U.S. Stocks Sink Sharply After the Federal Reserve Hikes Rates

Federal Reserve

As widely expected, the U.S. Federal Reserve hiked interest rates at its final meeting of the year on Wednesday afternoon. While recognizing the continued growth of the economy, the Fed announced a quarter point increase in its benchmark interest rate to the target range of 2.25% to 2.5% after a two-day meeting of the Federal Open Market Committee. This is the fourth time the central bank has raised its benchmark rate this year.

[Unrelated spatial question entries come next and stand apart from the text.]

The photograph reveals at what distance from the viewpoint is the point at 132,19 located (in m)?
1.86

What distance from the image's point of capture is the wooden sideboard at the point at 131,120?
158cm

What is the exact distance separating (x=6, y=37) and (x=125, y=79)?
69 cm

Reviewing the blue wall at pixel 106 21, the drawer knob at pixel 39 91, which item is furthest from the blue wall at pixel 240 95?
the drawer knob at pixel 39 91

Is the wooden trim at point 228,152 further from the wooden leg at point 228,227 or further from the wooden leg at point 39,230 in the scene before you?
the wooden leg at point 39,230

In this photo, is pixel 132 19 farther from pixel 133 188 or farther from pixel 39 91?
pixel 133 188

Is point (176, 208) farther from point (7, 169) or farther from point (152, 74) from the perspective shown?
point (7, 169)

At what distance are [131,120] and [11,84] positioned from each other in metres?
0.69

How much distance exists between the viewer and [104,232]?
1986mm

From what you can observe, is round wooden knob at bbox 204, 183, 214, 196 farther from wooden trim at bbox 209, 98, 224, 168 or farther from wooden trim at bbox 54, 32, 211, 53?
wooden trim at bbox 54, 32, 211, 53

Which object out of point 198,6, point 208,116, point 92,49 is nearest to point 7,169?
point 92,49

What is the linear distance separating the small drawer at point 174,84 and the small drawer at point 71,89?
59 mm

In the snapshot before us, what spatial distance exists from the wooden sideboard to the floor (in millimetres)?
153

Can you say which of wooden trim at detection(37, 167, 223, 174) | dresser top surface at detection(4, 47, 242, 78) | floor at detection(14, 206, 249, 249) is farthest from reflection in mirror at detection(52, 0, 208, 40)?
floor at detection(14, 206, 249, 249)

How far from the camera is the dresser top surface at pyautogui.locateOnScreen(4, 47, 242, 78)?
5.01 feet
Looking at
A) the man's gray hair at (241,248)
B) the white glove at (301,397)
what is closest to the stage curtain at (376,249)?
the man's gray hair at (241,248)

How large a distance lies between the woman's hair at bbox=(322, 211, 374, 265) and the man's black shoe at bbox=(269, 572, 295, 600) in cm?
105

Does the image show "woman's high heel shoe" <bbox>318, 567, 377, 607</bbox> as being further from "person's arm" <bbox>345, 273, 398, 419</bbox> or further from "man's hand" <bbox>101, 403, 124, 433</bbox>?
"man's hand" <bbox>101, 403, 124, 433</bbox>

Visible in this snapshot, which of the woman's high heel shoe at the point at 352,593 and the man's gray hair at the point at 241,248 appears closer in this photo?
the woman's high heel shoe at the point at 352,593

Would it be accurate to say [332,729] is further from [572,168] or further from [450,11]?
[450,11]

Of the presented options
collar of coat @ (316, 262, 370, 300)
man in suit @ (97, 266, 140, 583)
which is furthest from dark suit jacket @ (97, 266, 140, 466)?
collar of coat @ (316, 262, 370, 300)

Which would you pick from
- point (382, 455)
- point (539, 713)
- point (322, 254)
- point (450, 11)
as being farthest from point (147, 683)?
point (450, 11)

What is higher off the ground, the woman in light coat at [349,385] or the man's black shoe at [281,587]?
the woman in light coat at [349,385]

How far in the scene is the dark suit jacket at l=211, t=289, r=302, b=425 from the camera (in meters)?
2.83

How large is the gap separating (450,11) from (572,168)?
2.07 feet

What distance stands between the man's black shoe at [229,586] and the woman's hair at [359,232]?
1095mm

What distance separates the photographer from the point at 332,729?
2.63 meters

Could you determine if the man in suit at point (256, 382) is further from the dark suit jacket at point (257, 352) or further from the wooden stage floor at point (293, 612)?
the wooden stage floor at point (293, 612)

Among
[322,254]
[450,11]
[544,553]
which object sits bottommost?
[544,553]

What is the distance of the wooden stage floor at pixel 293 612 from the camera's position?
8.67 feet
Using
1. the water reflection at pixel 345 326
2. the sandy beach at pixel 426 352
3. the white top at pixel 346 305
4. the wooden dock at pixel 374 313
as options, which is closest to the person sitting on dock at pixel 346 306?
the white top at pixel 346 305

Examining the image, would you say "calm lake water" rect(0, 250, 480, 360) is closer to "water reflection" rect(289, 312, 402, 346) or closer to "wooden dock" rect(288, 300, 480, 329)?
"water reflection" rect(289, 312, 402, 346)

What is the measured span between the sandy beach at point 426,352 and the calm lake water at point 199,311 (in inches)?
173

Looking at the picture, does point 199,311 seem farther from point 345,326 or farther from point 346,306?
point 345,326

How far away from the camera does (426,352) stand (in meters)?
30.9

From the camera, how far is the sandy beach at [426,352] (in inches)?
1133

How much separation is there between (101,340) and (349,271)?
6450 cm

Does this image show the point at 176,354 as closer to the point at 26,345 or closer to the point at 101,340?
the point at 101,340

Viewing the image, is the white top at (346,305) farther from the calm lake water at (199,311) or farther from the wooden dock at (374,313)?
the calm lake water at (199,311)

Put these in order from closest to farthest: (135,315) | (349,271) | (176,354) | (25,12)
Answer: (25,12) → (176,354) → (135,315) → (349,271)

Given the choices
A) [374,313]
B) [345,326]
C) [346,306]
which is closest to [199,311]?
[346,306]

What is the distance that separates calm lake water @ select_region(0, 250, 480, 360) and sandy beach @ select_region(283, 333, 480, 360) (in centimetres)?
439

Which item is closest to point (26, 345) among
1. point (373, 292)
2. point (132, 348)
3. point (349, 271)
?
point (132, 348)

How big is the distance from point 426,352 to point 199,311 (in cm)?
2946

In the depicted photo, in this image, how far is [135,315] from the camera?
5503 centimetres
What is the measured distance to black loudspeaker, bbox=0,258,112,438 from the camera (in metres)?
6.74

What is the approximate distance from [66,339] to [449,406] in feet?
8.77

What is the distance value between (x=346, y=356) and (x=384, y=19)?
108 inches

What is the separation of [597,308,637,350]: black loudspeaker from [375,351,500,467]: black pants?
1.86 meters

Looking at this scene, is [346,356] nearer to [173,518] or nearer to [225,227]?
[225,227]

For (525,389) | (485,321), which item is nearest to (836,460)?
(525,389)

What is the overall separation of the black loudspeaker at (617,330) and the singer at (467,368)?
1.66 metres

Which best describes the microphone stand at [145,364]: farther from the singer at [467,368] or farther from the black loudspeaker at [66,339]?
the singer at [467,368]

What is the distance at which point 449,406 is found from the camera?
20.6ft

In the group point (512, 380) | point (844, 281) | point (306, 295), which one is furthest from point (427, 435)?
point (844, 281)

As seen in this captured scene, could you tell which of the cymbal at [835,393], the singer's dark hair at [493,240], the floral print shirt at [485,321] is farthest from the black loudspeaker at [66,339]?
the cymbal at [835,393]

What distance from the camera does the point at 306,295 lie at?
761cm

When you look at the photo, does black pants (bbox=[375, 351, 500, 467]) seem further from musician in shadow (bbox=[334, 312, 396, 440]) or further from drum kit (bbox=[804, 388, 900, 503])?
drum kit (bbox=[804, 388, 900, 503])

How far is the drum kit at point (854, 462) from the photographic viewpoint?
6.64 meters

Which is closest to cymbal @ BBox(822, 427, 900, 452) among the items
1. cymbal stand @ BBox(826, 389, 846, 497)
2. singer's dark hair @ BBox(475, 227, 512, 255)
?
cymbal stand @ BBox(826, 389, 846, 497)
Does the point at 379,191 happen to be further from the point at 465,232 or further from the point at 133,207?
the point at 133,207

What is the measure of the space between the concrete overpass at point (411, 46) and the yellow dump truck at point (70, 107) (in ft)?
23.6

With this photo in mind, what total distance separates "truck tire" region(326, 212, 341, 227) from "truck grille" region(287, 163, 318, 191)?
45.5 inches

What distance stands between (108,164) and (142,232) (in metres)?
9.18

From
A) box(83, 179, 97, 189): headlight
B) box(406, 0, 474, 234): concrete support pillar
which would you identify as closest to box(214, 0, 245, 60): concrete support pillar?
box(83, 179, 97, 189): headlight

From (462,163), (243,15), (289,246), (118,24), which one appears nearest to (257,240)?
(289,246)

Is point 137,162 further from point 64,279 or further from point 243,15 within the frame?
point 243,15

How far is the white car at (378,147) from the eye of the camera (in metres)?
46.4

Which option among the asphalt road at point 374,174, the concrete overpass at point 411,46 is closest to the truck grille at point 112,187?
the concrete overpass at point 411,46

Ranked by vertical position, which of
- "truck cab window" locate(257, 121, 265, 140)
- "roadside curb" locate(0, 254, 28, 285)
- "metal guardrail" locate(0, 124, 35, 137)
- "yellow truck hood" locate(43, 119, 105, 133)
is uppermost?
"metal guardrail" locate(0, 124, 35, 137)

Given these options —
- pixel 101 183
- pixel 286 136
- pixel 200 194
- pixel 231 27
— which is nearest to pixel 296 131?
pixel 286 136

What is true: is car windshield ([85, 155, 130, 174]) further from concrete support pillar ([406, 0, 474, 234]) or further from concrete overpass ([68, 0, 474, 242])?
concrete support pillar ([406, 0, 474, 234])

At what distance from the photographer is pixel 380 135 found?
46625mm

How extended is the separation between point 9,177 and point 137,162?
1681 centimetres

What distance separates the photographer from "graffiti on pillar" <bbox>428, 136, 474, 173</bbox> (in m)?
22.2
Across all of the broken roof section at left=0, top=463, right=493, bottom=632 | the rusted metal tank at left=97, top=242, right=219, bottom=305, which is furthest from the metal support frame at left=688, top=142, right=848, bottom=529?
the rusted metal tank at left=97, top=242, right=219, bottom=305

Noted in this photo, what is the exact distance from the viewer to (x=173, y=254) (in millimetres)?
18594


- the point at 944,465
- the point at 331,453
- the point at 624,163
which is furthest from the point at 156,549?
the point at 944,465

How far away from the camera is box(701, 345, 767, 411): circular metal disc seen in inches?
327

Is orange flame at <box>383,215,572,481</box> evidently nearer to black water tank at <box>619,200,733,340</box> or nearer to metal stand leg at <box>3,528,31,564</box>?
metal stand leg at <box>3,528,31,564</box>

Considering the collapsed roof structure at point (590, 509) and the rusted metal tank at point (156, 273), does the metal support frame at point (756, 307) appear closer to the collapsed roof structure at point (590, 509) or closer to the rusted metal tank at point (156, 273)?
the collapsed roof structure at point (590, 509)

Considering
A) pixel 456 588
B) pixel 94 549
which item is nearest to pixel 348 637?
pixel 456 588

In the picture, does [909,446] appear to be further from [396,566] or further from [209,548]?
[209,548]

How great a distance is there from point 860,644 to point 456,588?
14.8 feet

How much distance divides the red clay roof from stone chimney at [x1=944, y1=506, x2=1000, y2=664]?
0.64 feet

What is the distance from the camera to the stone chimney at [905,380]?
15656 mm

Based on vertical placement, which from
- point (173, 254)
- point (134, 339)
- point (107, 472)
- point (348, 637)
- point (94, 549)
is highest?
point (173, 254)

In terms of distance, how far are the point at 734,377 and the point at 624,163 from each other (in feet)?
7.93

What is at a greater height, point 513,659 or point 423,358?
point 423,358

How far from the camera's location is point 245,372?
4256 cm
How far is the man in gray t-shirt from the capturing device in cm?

Fed officials made the decision amid mounting pressure from President Donald Trump and some investors who believe the hike is likely to shrink the economic outlook for the new year. The central bank also emphasized that future rate increases will depend on the strength of the U.S. economy.

However, they reduced the number of rate hikes they foresee next year, to two from three, a sign that they may halt their monetary tightening campaign. They also forecast one rate hike in 2020. The central bank cut its expectations for growth in 2019 to 2.3% from 2.5% but left its unemployment forecast unchanged at 3.5%.

Jerome Powell, chairman of the Fed was facing the challenge of persuading Wall Street that he and his team are doing the right thing. The Fed issued a set of economic projections and a policy statement at 2.00 p.m. Eastern Time. Mr. Powell then held a news conference half an hour later to answer questions about the central bank’s plans.

The Standard & Poor’s 500 lost more than 2.2%, having been up 1.4% prior to the decision of the Federal Reserve. In the final minutes of regular trading, it was down 1.54%, or 39.20 points to 2,506.96 points, marking its lowest level due to a Fed rate hike in 24 years. Yields turned negative as treasuries popped, while the yield on the 30-year U.S. Treasury dropped below 3% – the first time in nearly three months.

Andrew Brenner, National Alliance Securities’ head of international fixed income said the Fed doesn’t “recognize how bad the markets are and that is what you are seeing. I am very concerned.”

Ian Lyngen, head of U.S. rates strategy at BMO Capital Markets also said, “The market was looking for a little more than what they got. It was a nod to a fact that risk assets are underperforming and what is going on overseas is concerning but as we learned today it’s not concerning enough to stop the Fed.”